Similarly to licensing VMs, a great feature to look at for licensing cloud-based apps is machine heartbeat monitoring. Monitoring machine heartbeats can help automate deactivation of crashed or unresponsive nodes, which would otherwise remain active and be considered a "zombie activation."

Check-out/check-in licenses

Achieving a check-out/check-in, or "leasing", license model with Keygen requires that your application follow the typical machine activation flow above, in addition to a couple additional steps:

1. Set up a heartbeat monitor for the currently activated machine
2. Deactivate the machine when your application exits

The heartbeat monitor will catch any instances where your application or the host machine crashes without deactivating the machine. Any machine that doesn't send a heartbeat ping within the allotted timeframe will automatically be deactivated. This will prevent “zombie machines” from sticking around, freeing up that activation slot for another machine.

This flow would achieve that "classic" check-out/check-in (lease) floating license model.

Licensing by CPU core count

You can configure a Policy to enforce a maximum CPU core count. This is great for CPU-intensive applications, where you want to segment licenses by CPU core count. CPU cores are counted as the sum of all CPU cores across a license's machine activations. Any machine activation that exceeds the license's CPU core limit will be rejected with a detailed API error.

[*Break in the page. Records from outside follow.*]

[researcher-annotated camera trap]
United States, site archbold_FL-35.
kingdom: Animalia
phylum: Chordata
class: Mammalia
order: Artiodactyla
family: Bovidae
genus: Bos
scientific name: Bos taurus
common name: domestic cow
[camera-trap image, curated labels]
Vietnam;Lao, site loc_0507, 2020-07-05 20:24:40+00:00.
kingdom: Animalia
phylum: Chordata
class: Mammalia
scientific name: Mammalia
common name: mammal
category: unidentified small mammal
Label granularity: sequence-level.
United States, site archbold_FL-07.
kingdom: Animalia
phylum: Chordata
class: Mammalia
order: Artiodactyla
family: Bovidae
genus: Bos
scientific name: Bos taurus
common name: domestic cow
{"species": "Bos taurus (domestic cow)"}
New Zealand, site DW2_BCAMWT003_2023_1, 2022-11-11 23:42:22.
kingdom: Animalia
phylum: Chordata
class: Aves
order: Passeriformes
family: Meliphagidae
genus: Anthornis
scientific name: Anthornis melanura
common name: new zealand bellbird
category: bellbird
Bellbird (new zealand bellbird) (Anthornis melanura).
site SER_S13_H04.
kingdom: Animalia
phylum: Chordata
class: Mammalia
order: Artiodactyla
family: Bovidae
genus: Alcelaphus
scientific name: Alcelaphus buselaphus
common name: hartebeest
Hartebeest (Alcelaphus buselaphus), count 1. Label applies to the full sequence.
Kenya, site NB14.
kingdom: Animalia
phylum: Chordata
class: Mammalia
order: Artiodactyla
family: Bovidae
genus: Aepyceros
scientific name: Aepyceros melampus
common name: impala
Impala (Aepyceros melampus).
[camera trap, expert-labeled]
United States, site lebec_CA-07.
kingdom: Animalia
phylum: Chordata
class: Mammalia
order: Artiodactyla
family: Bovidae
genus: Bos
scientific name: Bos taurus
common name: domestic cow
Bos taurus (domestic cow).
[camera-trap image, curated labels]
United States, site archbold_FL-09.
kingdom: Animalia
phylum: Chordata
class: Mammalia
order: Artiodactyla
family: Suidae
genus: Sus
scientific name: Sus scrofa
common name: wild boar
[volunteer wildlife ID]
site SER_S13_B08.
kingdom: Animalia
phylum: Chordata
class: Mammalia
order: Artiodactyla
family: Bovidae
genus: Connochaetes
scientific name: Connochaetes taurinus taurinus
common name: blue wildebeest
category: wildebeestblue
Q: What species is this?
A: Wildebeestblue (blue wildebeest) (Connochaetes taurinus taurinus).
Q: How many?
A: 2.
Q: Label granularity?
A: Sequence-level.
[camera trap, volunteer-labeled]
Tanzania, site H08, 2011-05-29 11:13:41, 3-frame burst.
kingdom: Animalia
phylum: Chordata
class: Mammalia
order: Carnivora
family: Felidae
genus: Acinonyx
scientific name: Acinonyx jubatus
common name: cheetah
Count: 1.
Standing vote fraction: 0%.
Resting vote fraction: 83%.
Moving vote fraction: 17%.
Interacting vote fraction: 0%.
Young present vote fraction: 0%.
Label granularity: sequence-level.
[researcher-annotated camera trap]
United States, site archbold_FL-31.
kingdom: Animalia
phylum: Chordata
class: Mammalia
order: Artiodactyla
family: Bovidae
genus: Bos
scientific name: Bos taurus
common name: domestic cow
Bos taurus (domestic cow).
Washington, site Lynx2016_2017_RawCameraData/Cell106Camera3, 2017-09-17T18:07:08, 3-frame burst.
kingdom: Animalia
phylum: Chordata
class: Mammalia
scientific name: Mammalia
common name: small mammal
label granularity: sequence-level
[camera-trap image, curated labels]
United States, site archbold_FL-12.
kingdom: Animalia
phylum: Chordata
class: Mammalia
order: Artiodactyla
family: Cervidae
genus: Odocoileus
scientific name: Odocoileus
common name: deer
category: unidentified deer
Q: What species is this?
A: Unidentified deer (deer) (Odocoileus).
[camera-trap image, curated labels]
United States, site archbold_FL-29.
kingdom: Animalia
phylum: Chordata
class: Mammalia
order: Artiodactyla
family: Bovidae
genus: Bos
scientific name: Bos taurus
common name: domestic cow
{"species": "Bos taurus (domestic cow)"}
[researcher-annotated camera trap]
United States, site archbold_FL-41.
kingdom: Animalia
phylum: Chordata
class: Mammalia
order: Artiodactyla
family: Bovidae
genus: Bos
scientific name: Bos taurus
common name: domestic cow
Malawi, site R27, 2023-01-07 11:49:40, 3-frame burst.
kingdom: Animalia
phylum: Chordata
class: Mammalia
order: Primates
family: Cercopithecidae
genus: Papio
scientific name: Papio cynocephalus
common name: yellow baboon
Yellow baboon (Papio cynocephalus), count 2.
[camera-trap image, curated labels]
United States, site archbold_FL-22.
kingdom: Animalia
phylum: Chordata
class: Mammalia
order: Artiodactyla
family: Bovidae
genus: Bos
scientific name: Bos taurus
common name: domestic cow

Licensing by process count

You can configure a Policy to enforce a maximum Process count. This is especially useful when you want to control application or instance concurrency for each machine. For example, you could configure your policy to allow 5 machines with 5 processes per-machine.

Offline capability

By utilizing cryptographically signed license keys and license files, you can implement an offline-capable floating license model. Cryptographic license keys and files can be distributed to air-gapped environments in a variety of ways: email, license file, USB key, on-premise license server, or through the use of QR codes.